YOUR TASK.
All lines from the one containing "category: sable" through the end of the data below are to be repeated exactly, with pictures left out.

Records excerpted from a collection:
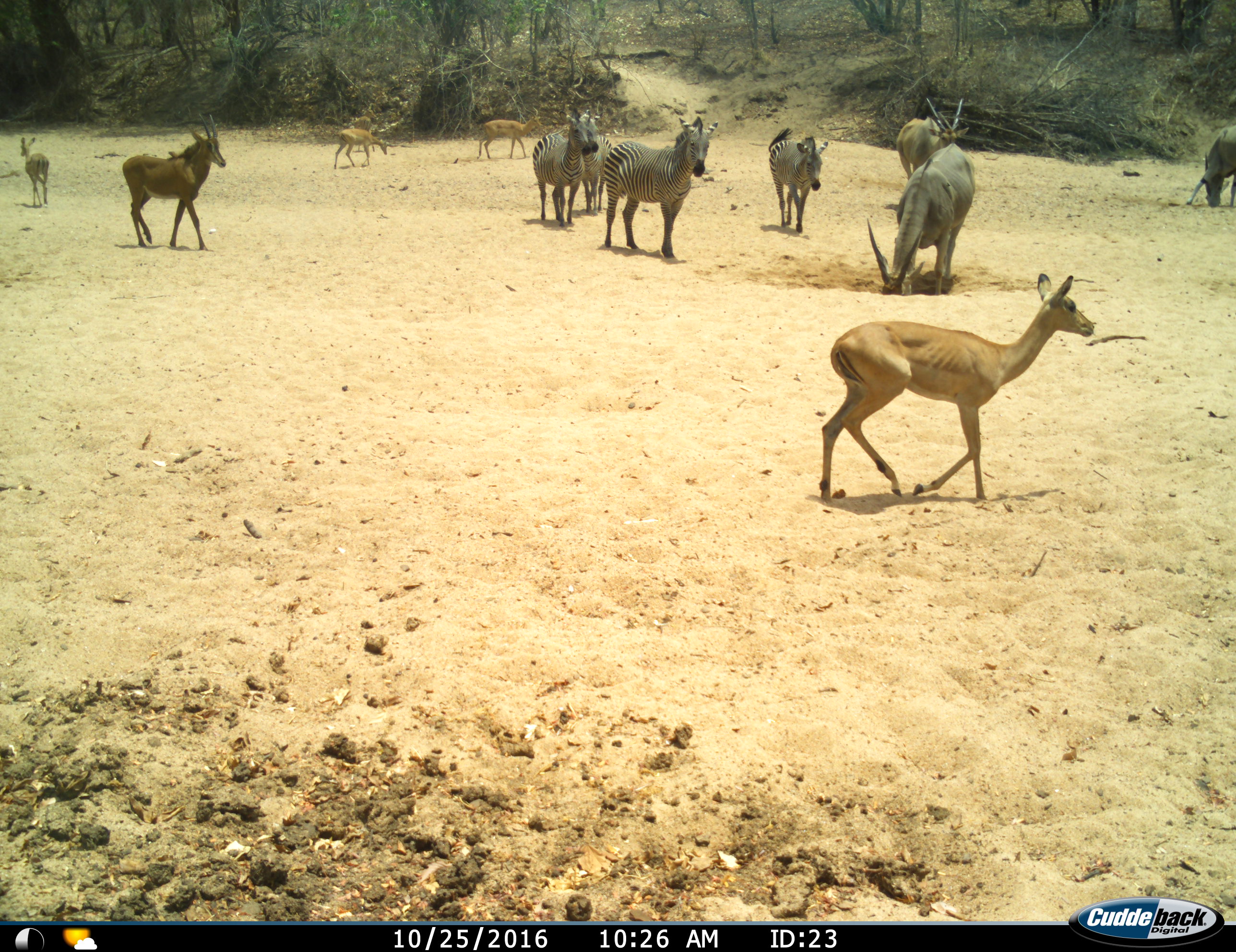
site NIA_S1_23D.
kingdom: Animalia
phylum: Chordata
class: Mammalia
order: Artiodactyla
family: Bovidae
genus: Tragelaphus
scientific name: Tragelaphus oryx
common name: eland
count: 3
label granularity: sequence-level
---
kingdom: Animalia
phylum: Chordata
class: Mammalia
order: Artiodactyla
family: Bovidae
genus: Aepyceros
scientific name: Aepyceros melampus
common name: impala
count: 5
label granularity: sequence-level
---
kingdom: Animalia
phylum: Chordata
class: Mammalia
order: Artiodactyla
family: Bovidae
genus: Hippotragus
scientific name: Hippotragus niger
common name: sable antelope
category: sable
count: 1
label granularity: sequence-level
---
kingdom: Animalia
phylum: Chordata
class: Mammalia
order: Perissodactyla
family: Equidae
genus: Equus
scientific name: Equus quagga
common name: plains zebra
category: zebraplains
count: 4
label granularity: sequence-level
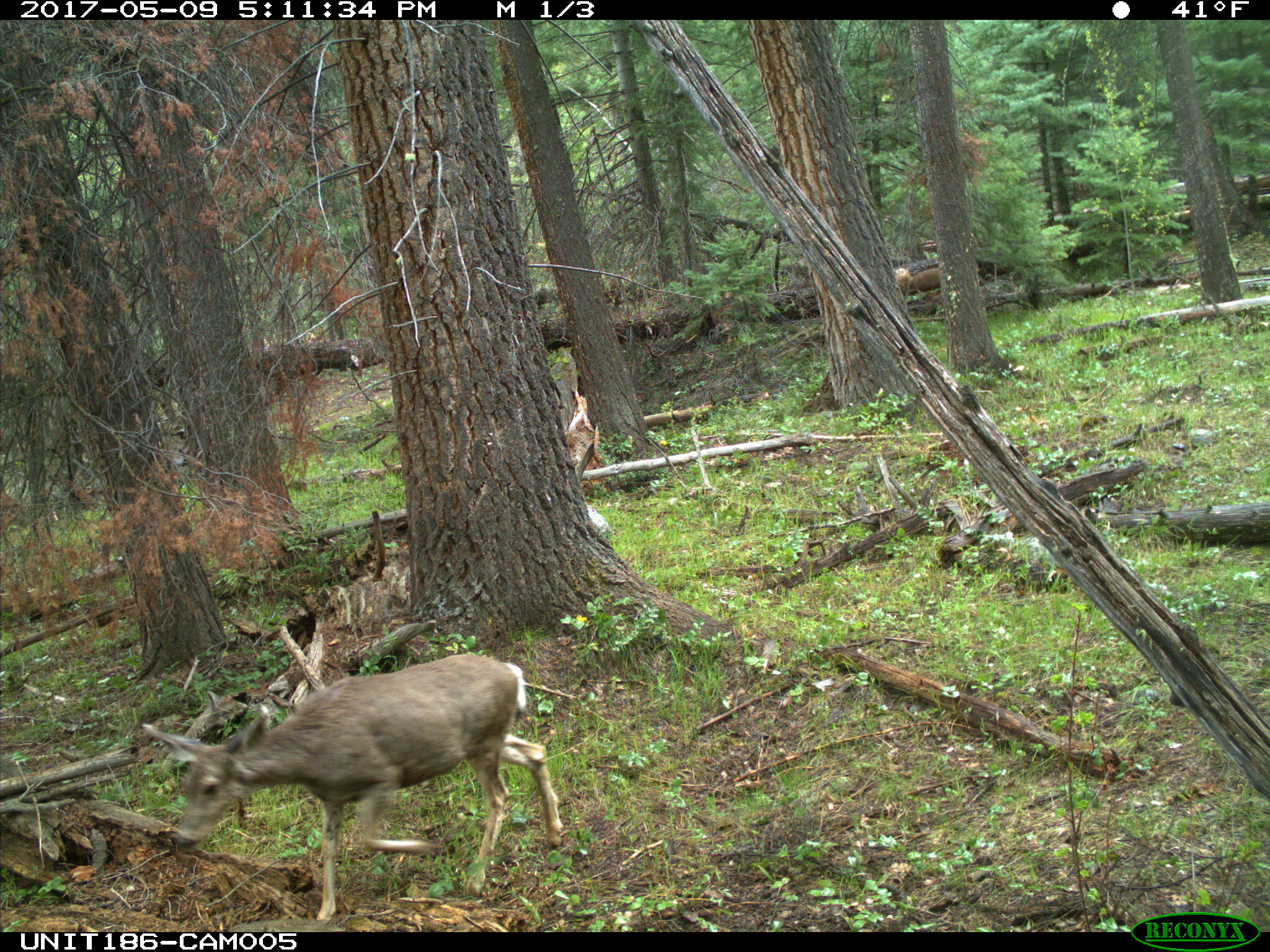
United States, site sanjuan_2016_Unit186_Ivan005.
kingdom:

THE ANSWER.
category: sable
count: 1
label granularity: sequence-level
---
kingdom: Animalia
phylum: Chordata
class: Mammalia
order: Perissodactyla
family: Equidae
genus: Equus
scientific name: Equus quagga
common name: plains zebra
category: zebraplains
count: 4
label granularity: sequence-level
United States, site sanjuan_2016_Unit186_Ivan005.
kingdom:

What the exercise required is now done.